Summer is rapidly approaching and it’s time to start planning your backyard oasis with not just plants and flowers but considering the possibility of adding a pond design. If you enjoy spending your time outdoors during the warm summer months and you already have a garden, the incentive is there to make your garden more nature-like by adding a natural pond. We have gathered together a collection of inspirational pond design ideas in varying styles, with assorted plants and even fish. If you prefer a more refined variant, design your pond closer to the entrance of your home and create a pathway above or around it. For a more organic design choose stones in various shapes, sizes and colors for a natural look, moss, water lilies and koi or other fish, and a cascading waterfall or a fountain would help to diversify the overall appearance.

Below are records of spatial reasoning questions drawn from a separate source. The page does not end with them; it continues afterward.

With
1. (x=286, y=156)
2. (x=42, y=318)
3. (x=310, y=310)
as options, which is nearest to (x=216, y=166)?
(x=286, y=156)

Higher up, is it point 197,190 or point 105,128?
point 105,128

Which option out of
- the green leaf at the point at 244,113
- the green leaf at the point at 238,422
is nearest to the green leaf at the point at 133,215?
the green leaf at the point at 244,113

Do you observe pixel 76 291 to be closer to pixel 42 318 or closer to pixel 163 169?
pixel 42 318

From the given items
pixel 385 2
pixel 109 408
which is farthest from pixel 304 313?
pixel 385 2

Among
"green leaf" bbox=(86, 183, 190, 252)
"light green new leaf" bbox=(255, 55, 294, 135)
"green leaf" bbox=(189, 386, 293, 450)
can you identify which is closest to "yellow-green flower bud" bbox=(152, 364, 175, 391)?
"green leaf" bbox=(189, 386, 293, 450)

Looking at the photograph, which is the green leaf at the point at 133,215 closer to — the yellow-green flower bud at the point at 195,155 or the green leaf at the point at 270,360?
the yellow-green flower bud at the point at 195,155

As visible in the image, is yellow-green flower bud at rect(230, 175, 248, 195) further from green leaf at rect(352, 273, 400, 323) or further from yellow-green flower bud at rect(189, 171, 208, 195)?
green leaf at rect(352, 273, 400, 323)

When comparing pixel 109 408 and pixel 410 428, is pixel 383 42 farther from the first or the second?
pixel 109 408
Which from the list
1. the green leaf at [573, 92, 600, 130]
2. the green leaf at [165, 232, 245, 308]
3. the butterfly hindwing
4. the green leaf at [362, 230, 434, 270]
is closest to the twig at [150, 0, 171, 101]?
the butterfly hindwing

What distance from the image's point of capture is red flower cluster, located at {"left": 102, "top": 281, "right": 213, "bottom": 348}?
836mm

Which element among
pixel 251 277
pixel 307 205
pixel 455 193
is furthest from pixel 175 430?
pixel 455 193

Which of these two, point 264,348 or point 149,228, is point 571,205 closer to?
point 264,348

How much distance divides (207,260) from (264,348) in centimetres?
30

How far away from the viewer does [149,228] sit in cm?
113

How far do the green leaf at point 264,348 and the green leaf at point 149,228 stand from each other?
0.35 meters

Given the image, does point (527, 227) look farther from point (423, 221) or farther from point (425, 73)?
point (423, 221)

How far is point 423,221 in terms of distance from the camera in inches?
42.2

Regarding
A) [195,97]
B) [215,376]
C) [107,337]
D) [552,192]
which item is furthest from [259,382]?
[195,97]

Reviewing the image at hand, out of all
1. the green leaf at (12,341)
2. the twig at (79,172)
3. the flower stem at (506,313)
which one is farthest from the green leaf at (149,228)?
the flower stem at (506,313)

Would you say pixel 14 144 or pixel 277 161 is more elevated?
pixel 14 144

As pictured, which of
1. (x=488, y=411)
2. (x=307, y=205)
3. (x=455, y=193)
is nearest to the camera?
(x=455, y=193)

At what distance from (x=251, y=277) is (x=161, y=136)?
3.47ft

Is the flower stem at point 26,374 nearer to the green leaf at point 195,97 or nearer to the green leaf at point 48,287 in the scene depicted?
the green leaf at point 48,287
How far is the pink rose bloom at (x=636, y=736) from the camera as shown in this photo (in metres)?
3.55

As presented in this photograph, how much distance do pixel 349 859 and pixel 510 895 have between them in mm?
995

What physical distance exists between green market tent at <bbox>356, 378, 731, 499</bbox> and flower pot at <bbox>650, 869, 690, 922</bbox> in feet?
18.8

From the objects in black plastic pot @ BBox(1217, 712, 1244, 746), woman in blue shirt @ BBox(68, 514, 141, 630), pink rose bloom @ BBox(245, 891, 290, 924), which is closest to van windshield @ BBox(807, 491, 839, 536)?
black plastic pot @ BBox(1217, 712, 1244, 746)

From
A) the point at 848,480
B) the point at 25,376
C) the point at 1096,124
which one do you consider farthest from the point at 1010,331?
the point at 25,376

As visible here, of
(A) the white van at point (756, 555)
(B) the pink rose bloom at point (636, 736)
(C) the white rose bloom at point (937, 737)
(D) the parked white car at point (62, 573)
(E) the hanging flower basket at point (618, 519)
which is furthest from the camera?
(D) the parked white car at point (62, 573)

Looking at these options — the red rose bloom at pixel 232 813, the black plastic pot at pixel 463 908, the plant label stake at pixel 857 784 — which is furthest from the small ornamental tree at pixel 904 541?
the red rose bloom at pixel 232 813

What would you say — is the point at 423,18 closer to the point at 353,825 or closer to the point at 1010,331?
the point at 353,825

Just like indoor aquariums, fish ponds are not for the faint of heart. They take a lot of time and effort, love and care. They can be time consuming to keep clean and budget draining. But as with most difficult things in life, the payoff is worth it. And if you have the time — even just one free weekend — you could build your own backyard fish pond for around $2,500. Be sure to scroll down, as we have some great tips to creating your own backyard pond oasis.
Deeper ponds have their advantages. Fish will grow only in relation to how big the space is that they’re in. In shallow water a koi fish, which can reach 3 feet in length, won’t reach its full potential, as it would in a 5-foot-deep pond. Fish tend to get sicker in small ponds, because they’re swimming around in water with higher concentrations of their own waste. Deeper ponds mean more water volume and cleaner water. The fish are healthier, making it easier to maintain the right chemical balance. Deeper ponds make fish harder targets for predators.
To start, you are going to have to dig a hole, a big one. It’s free if you do it yourself. If you need the dirt hauled away, you will have to pay. Prices typically range from a couple hundred dollars to several hundred, depending on the amount and other factors.
There are advantages to shallower ponds. Less excavation means less work and fewer materials, so you’ll save money on construction costs and backaches. A shallow pond will also allow you a better view of your fish.